Stem cell research seems to me to be a sound-bite issue. There is no rational argument against the use of stem cells, which have amazing potential for curing intractable diseases. There is a vague and easily overstated religious objection, which is that cells may come from aborted embryos. And that's it.
Maryland was one of the first states to approve funding for stem-cell research, but it remains one of the last sticking points each year in the budget.
Senate President Thomas V. Mike Miller Jr. (D-Calvert) said he wasn't sure how much debate Stone's measure would get, saying he considered the House as having already dealt with it. Miller said bills to pass same-sex marriage also haven't gone anywhere in the Senate because "it would be very difficult to get past a filibuster."
Still, Miller, who on many occasions has tried to curtail debate on social issues since he began presiding over the Senate in 1987, said his members' views on the latest hot-button social issue, same-sex marriage, are just one slice of being a Maryland Democrat.

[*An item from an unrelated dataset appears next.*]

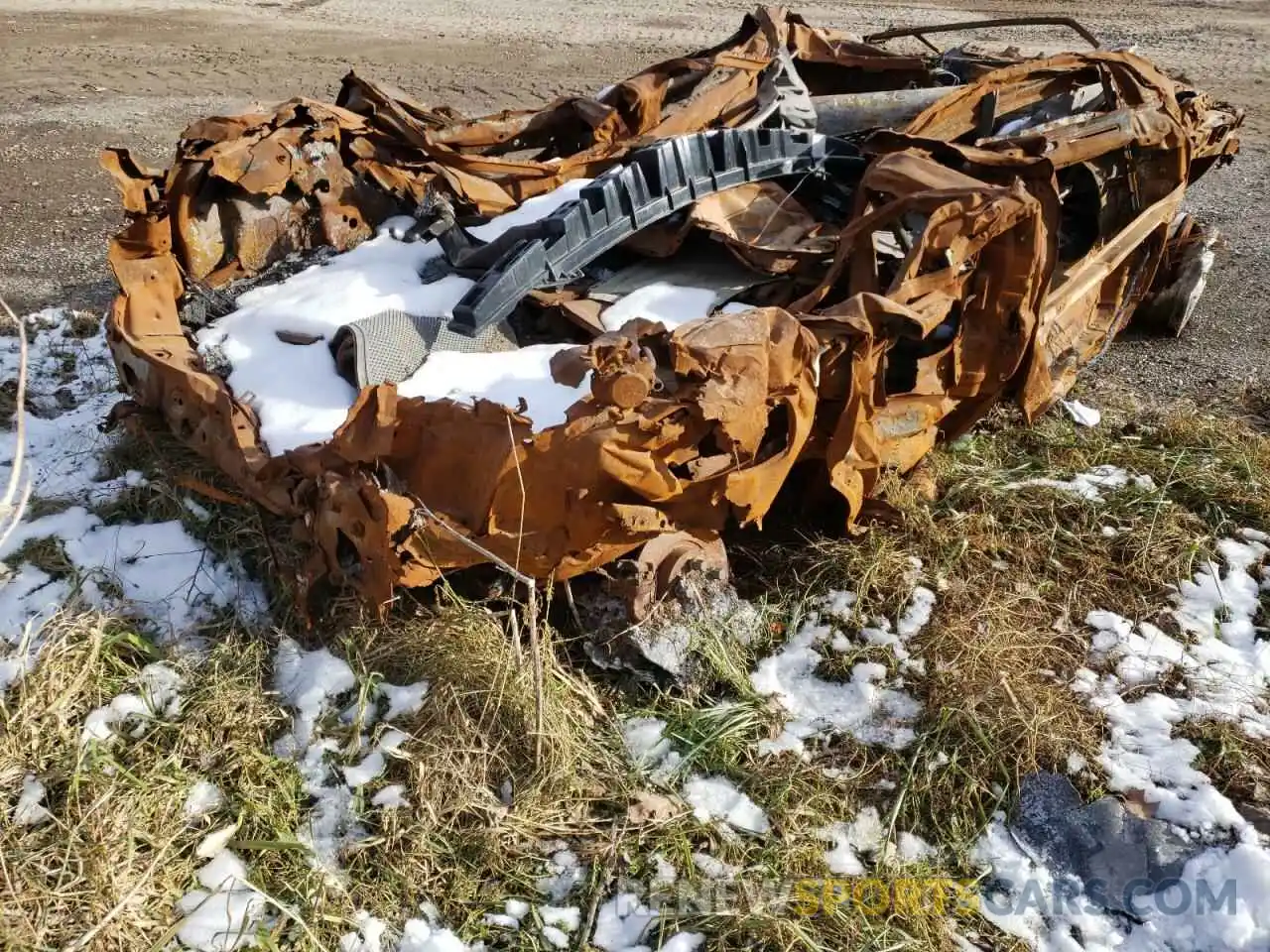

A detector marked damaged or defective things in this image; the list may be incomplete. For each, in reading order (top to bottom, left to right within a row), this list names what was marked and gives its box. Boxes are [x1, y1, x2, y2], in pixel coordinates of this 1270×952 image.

heavy rust [96, 5, 1238, 619]
crumpled metal sheet [99, 7, 1238, 615]
destroyed car body [101, 7, 1238, 615]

"We're not going to tolerate a litmus test for people who belong to the Democratic Party," he said.
Excuse me, but it appears that he is saying "being a Democrat means nothing."
Finally, the article makes it personal.
Jennifer Kali, 31, recently gave birth to a daughter and plans to travel with her partner, Karen, from their Silver Spring home to get married in the District next week. Maryland already gives same-sex couples many rights, "but this could be huge," Kali said, referring to Maryland potentially recognizing her marriage.
"The fact that we're even talking about it," Kali said, "is a big deal."
And the fact that we're only talking about it is a big deal, too.